As far as this author’s knowledge is concerned, there is no study that is centered on soil and vegetation spectroscopy to examine the various existing soil color indices and vegetation indices, within the visible region, using digital camera photos. Digital cameras have been used in scientific publications: identify damage in maize (Sena et al., 2003), monitor snow cover in Antarctica (Hinkler et al., 2002), measure the color of soil-thin sections (Adderly et al., 2002). Digital cameras have an advantage over 35-mm photography, as they avoid inconsistencies in film development and errors introduced during scanning (Dean et al., 2000). Can digital camera photos aid spectroscopic field measurements in deriving spectral indices that may characterize soil and vegetation samples?

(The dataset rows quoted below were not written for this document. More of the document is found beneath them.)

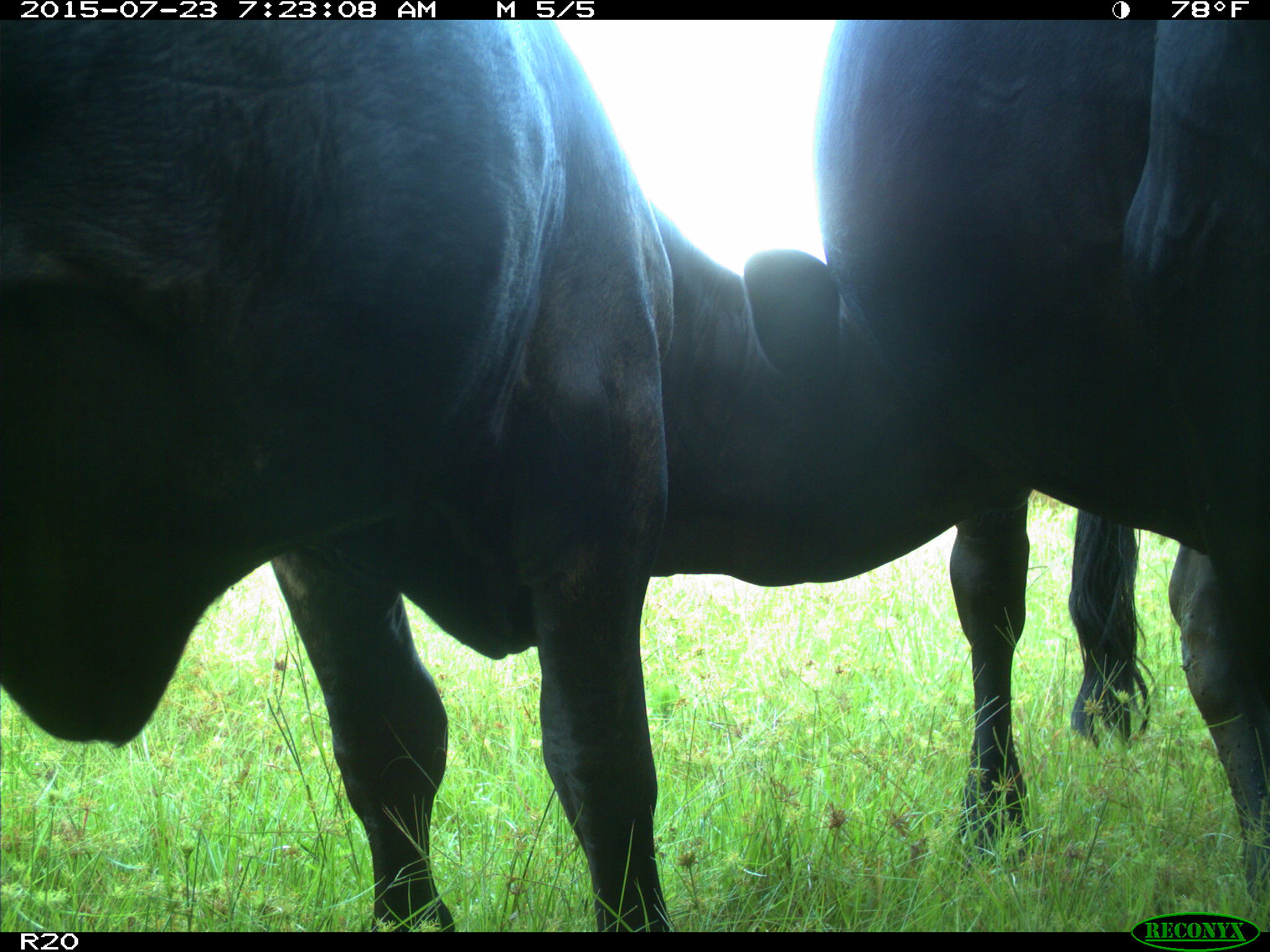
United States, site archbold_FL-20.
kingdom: Animalia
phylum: Chordata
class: Mammalia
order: Artiodactyla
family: Bovidae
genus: Bos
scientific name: Bos taurus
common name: domestic cow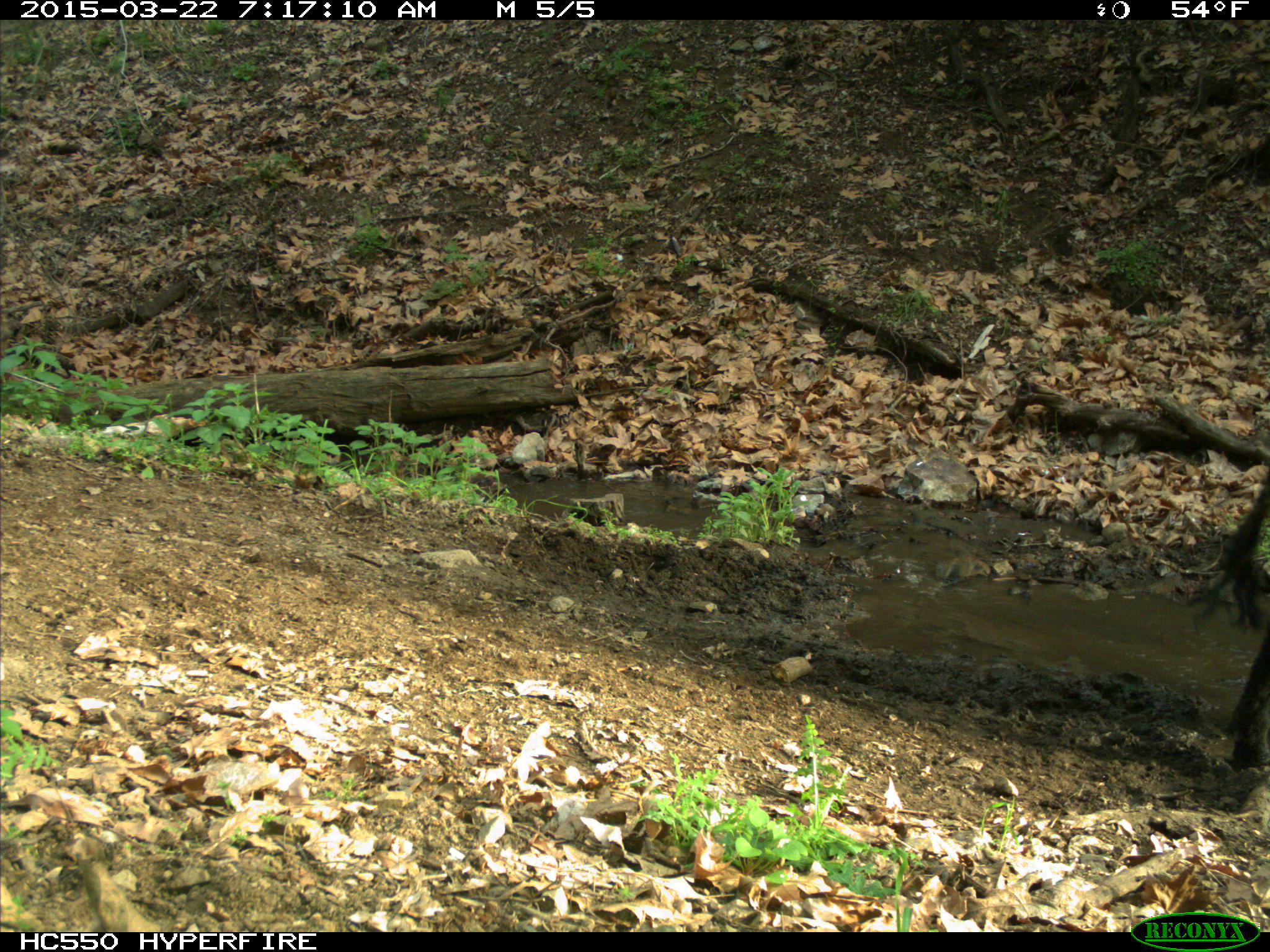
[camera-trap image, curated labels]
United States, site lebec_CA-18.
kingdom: Animalia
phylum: Chordata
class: Mammalia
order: Artiodactyla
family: Bovidae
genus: Bos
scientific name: Bos taurus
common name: domestic cow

Digital photos were simultaneously taken for each spectroscopic recording from the Sandhills region in Nebraska from several study plots with diverse degree of vegetation cover or percentage of sand. Using Vis-NIR spectroscopy, vegetation indices can be derived as well as soil color indices. Digital photos can be tapped to calculate the same; however, only three bands are available – red, green and blue. These bands can also be transformed into other color coordinates, such as the Commission Internationale de l’Eclairage (CIE) L*a*b*/CIE Luv color coordinates. Further, the three bands can also be converted into reflectance values.
Soil color indices are ratio-based. As such, the author expects that shading and BRDF effects that may be present in the photos are reduced, as also stated by King (1995). According to Levin et al. (2005), ratioed image of a scene effectively compensates for the brightness variation caused by the differences in topography, and emphasizes the color content of the data.

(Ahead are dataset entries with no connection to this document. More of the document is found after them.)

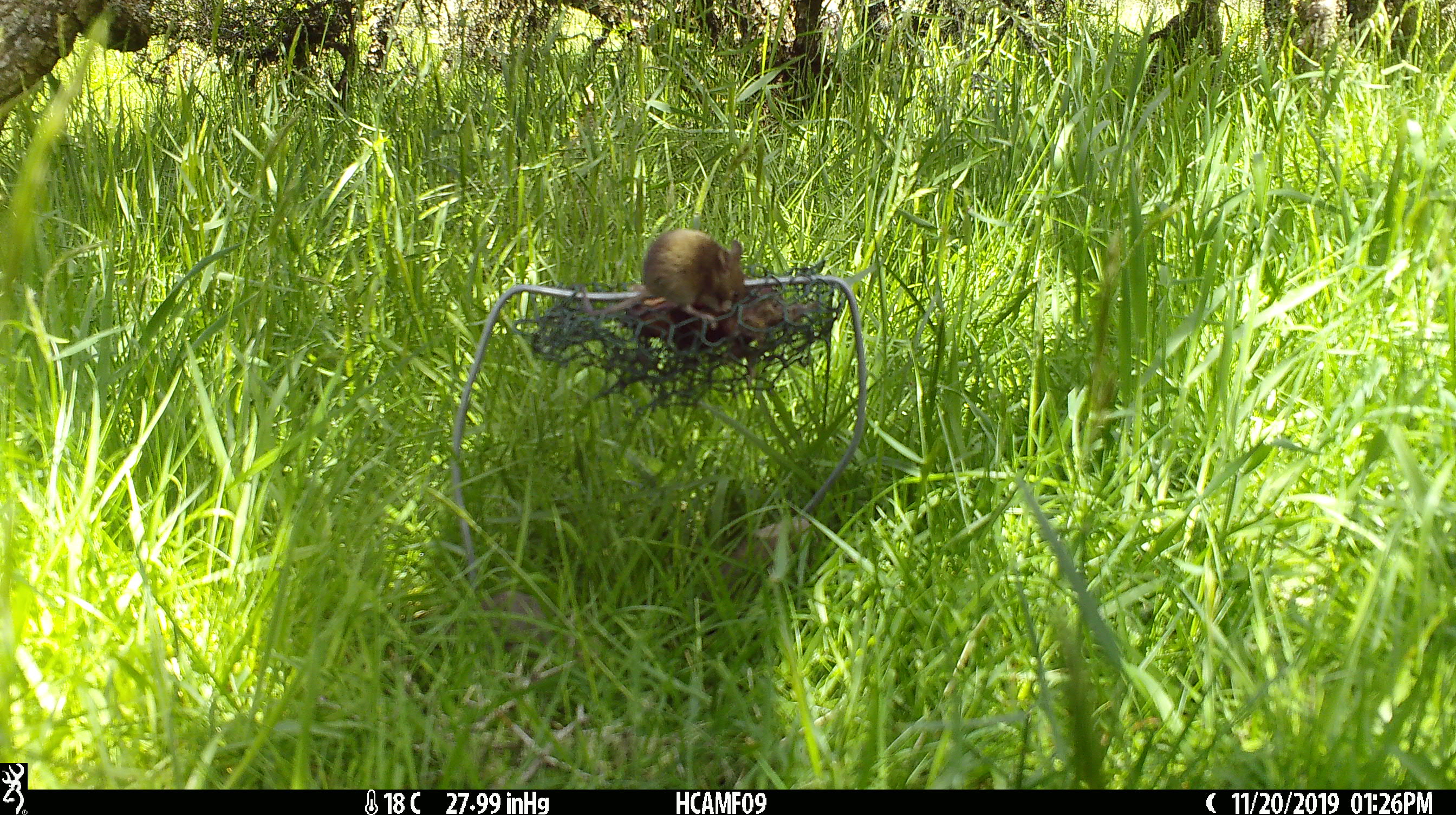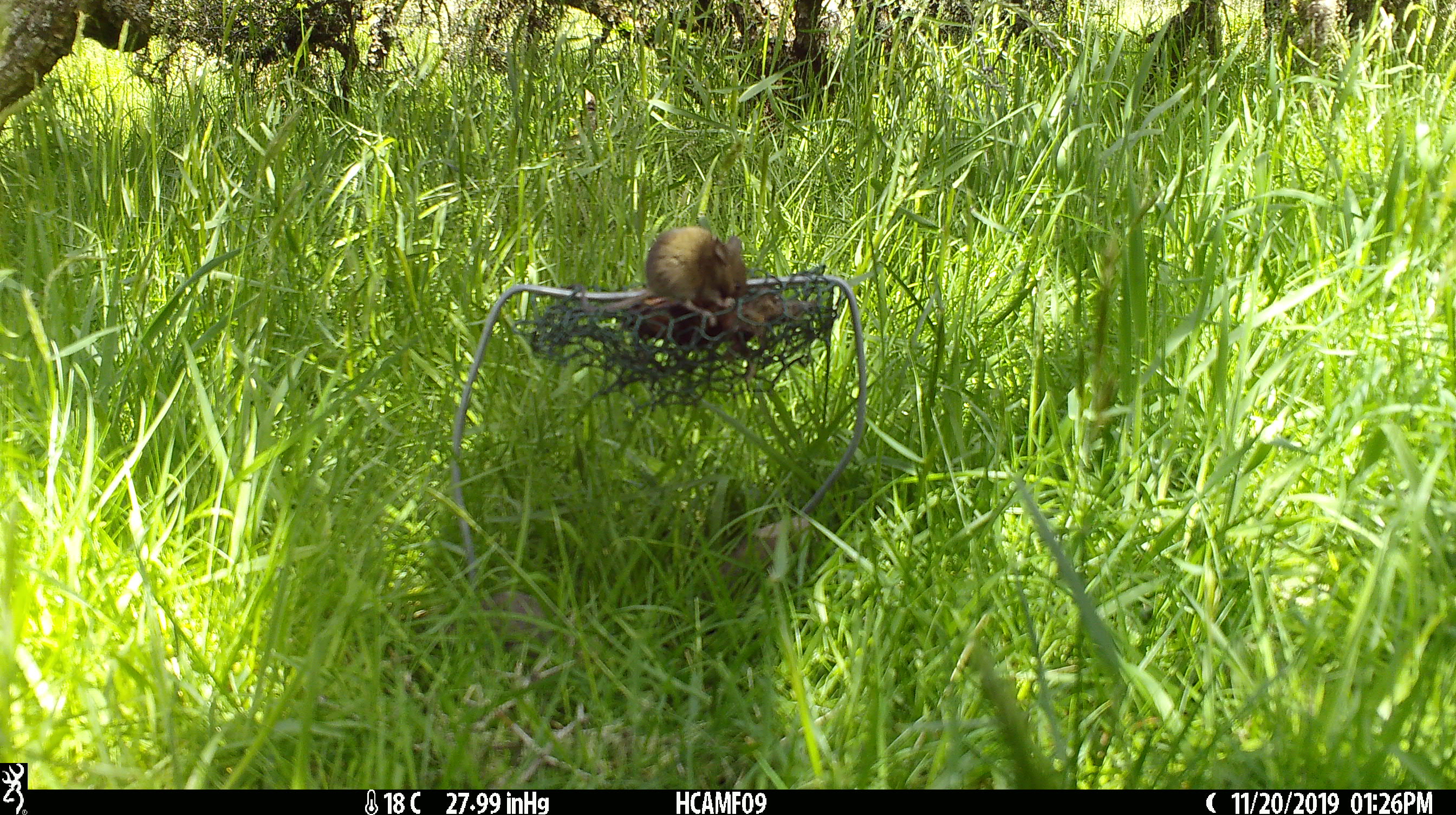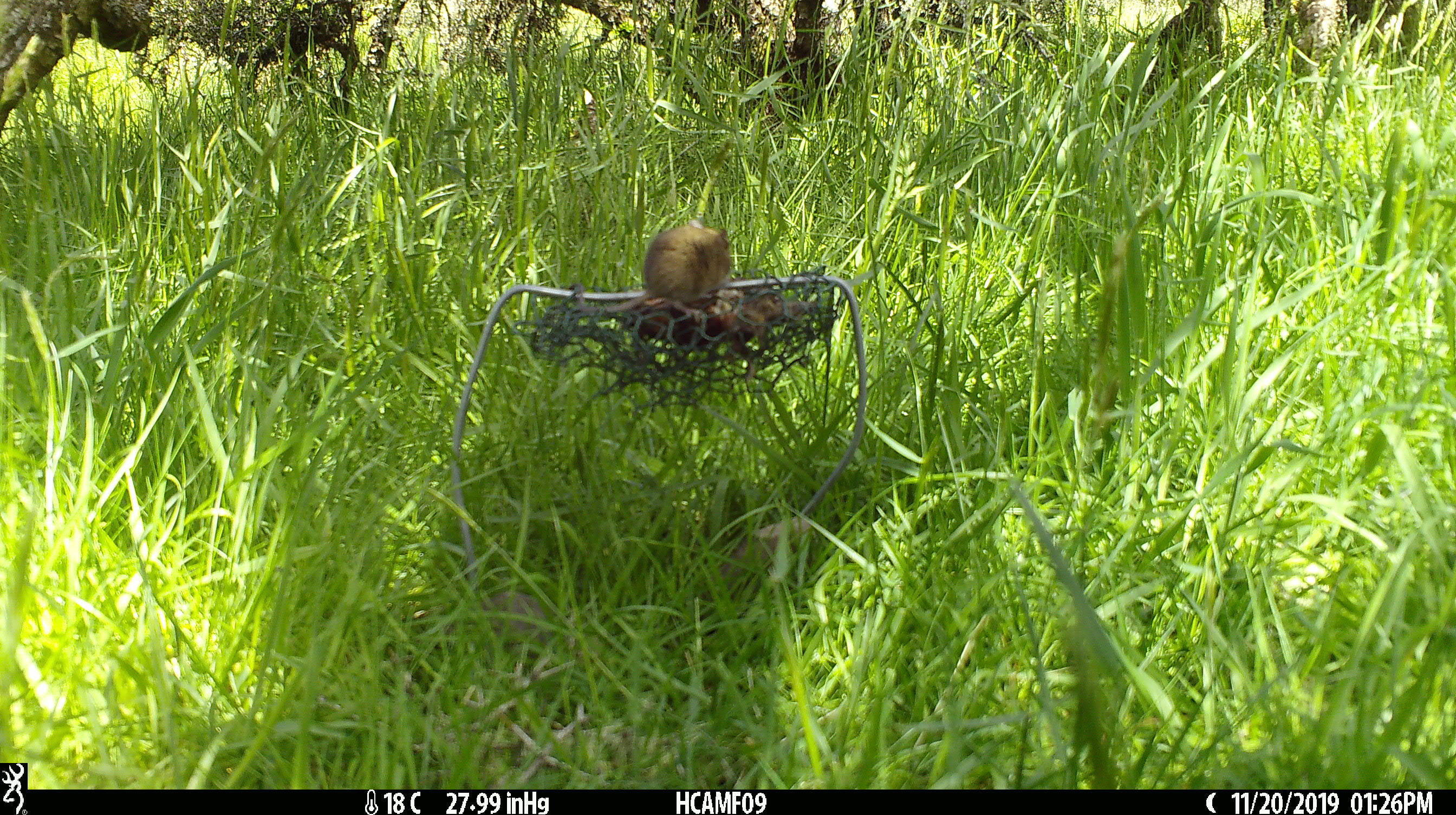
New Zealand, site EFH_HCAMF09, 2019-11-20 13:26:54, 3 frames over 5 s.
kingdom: Animalia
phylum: Chordata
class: Mammalia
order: Rodentia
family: Muridae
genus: Mus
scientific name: Mus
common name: mouse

Thus, this study may look into the possibility of using a simple method of measuring soil color indices through digital photos. Assessment of accuracy may be done using the spectroscopic data simultaneously obtained during fieldwork. Vis-NIR vegetation indices may also be calculated using the photos and relate them against those spectroscopically-derived.

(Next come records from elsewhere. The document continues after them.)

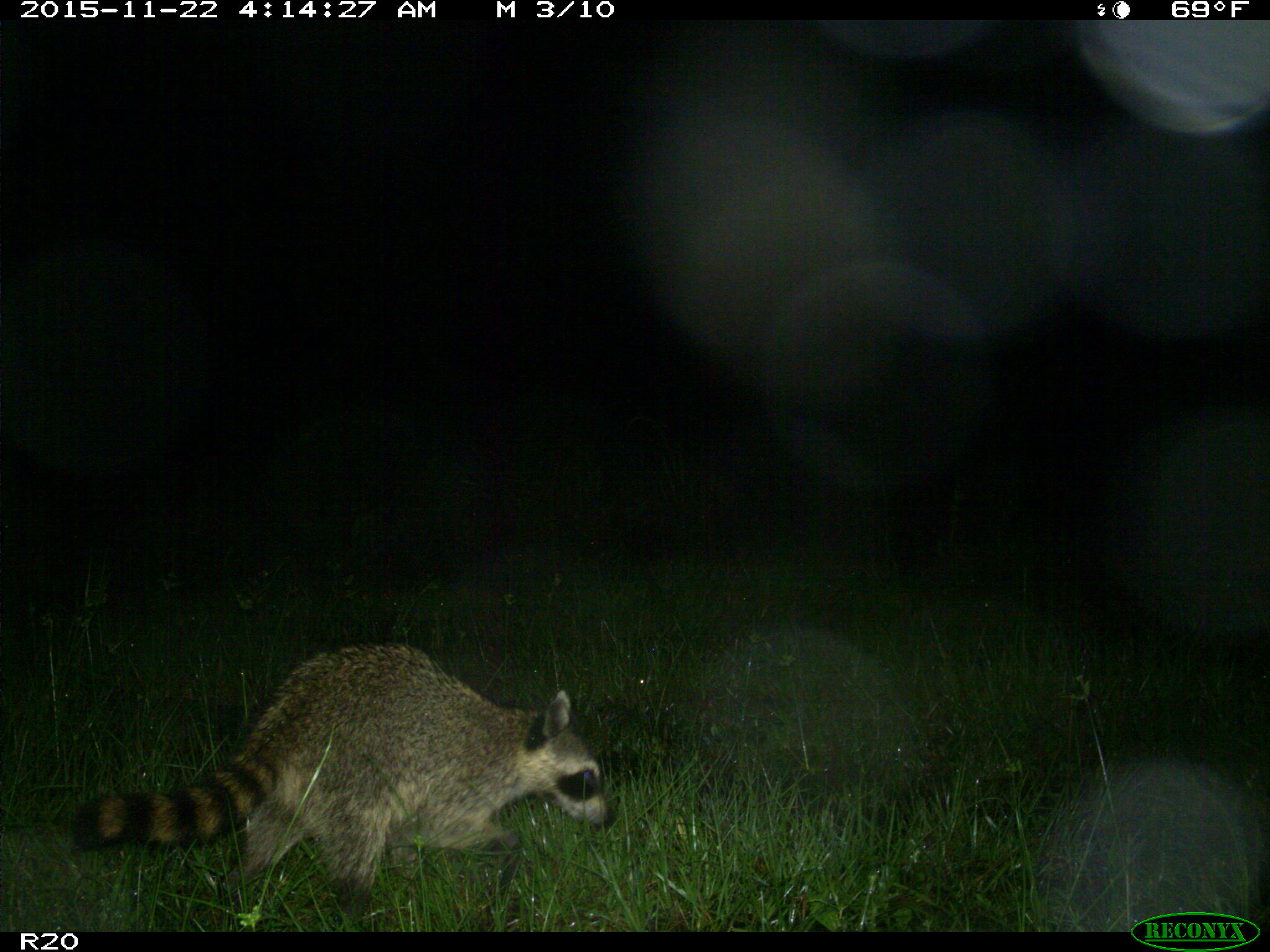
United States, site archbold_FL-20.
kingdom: Animalia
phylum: Chordata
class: Mammalia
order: Carnivora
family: Procyonidae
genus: Procyon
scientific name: Procyon lotor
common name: common raccoon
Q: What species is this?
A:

Vegetation indices vs. Soil color indices
Vegetation indices were tested several times by different authors on other experimental measurements (Gilabert et al., 1996; Blackburn, 1998b). Le Maire et al. (2004) tested 60 published chlorophyll indices on experimental database and on a larger simulated database at leaf scale level. According to Le Maire et al. (2004), wavelengths in the 550nm or 700nm neighborhood of the absorption maxima are usually used by many studies because reflectance values are more sensitive to high chlorophyll concentration. He found that vegetation indices based on simple reflectance combinations (e.g. ratio-based) have better results than complicated indices based on derivatives. Even the simplest ratio of two visible bands (Datt, 1999; Carter, 1994; Chapelle et al., 1992; Mc Murtey et al., 1994; Vogelman et al., 1993) gave fair performances compared to most indices that utilize the NIR region. The modified normalized difference (mND) indices based on reflectance (Datt, 1999; Maccioni et al., 2001) showed good results as well.
Thus, it is best to test and compare several ratio-based and normalized-difference (or modified) indices as mentioned by Le Maire et al. (2004) against ratio-based color indices that are mostly used in soil classification studies. Other indices not mentioned by Le Maire et al. (2004) such as the Greeness Index (GI), Chlorophyll Index (CI), Enhanced Vegetation Index (EVI: Matsushita et al., 2007), Wide Dynamic Range Vegetation Index (WDRVI: Gitelson, 2004; Henebry et al., 2005) must be studies as well.
The color indices are based on three bands (blue, green and red). In the absence of spectroscopic measurements, these color indices can be applied to the raw DN values of digital photos to describe vegetation variables, such as chlorophyll, if proven to associate well with established vegetation indices. This approach provides a simple method for vegetation characterization.